You can either create a new Azure Function App in Azure or use an existing one (as in my case).

The code for the function may look like this (in case you use the pre-compiled functions template in Visual Studio)

Source code available as gist.

(Attention : The statement await managementClient.GetQueuesAsync(); only lists the first 100 queues in the namespace. In case you have more queues in your namespaces you have to build a loop to simulate a paging (with the optional parameters of the function GetQueuesAsync(). )

In order to get the function running we need to set up some environment variables in Azure:

  1. The APPINSIGHTS_INSTRUMENTATIONKEY contains the instrumentation key of your App Insights instance you want to track the metrics on
  2.  The MonitorServiceBusQueues settings has the connectionstring to the Azure Service Bus Namespace  which contains the queues to be monitored. (You need to give “Manage” permissions)

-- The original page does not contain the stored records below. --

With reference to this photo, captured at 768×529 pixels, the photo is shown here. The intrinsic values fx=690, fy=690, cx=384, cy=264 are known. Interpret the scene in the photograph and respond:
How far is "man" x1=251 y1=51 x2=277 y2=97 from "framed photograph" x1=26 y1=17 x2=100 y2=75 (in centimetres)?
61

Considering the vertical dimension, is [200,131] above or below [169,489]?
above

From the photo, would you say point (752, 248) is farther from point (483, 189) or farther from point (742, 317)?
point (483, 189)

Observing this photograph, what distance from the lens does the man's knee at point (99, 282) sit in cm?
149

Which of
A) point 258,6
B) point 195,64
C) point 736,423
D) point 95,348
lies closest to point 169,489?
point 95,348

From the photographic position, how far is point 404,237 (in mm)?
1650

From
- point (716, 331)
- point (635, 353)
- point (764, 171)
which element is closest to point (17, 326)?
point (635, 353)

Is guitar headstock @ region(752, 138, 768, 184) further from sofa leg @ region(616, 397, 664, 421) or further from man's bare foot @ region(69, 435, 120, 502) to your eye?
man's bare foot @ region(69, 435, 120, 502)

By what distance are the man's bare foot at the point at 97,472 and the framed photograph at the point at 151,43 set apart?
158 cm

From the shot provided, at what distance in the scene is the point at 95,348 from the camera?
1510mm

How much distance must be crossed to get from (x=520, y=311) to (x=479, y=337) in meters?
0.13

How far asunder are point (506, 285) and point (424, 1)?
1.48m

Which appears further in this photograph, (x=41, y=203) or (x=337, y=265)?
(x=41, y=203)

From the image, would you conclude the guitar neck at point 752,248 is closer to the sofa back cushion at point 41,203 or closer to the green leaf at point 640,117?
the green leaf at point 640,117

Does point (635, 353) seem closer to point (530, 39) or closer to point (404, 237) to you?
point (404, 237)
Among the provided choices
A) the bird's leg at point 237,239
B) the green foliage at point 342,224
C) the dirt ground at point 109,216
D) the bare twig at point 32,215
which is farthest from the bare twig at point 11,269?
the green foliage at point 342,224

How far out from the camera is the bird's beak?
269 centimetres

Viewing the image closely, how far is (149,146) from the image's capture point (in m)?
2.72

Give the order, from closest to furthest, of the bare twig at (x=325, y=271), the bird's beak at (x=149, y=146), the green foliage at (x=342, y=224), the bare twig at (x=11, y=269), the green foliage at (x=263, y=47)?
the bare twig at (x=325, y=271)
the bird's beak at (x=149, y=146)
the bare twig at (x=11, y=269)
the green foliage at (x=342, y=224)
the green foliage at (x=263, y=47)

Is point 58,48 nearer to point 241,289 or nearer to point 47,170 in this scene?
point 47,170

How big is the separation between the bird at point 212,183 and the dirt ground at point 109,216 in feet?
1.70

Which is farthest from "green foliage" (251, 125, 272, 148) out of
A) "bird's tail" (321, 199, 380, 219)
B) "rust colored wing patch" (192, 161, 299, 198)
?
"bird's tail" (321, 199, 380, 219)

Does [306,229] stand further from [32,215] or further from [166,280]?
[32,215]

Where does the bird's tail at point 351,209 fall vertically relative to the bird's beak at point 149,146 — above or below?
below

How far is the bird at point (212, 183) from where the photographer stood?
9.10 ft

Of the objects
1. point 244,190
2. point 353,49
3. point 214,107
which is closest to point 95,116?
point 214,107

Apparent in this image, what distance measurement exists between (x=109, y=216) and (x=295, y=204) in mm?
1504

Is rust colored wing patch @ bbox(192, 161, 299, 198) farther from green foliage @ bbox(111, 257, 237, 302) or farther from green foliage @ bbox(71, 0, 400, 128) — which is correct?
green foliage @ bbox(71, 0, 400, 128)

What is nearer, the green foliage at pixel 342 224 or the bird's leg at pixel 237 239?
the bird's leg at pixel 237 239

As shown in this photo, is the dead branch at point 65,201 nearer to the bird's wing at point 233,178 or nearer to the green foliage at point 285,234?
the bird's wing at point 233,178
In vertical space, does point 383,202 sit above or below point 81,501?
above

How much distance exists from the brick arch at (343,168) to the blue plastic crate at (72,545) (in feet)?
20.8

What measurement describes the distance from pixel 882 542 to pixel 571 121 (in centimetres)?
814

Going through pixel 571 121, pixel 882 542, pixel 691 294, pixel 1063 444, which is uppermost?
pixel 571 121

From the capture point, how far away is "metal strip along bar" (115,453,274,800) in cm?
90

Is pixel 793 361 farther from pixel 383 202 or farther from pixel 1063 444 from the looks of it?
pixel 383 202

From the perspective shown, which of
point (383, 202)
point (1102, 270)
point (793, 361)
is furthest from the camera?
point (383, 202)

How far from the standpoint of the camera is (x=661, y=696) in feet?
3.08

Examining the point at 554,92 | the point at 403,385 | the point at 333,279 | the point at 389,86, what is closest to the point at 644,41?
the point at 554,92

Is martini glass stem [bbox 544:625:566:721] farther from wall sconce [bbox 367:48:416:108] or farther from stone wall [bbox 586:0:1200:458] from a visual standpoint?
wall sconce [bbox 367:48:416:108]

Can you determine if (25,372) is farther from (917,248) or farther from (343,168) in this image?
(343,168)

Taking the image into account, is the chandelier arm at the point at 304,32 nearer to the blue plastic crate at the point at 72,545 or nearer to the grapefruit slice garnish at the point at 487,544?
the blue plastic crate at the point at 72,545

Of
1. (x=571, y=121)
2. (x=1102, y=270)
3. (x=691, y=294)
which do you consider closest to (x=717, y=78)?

You can adjust the timer value for your needs in the function code:
[TimerTrigger(“0 */1 * * * *”)] (means every 1 minute)

Depending on your needs to have a more or less fine grained monitoring result set the value higher or lower.

Creating alerts in Application Insights

There is a pretty simple way to get automatic notification when there are items in your poison queues. You can even start an external process like an Azure Function (via WebHook) or start an instance of a Logic App. All done by AppInsights Alerts.

  1. Navigate in the Azure Portal to the ApplicationInsights instance where the metrics are stored in.
  2. Navigate to “Alerts” on the menu.
  3. Click on “Add metric alert” on the right side.
  4. Enter the information about the
    – Alert name and description.
    – Subscription and Resource.
    – Metric and condition.
    – Threshold and period
    – and the notification options.
  5. Done. Your alert is now active and fires when on of your poison queues raised the item threshold.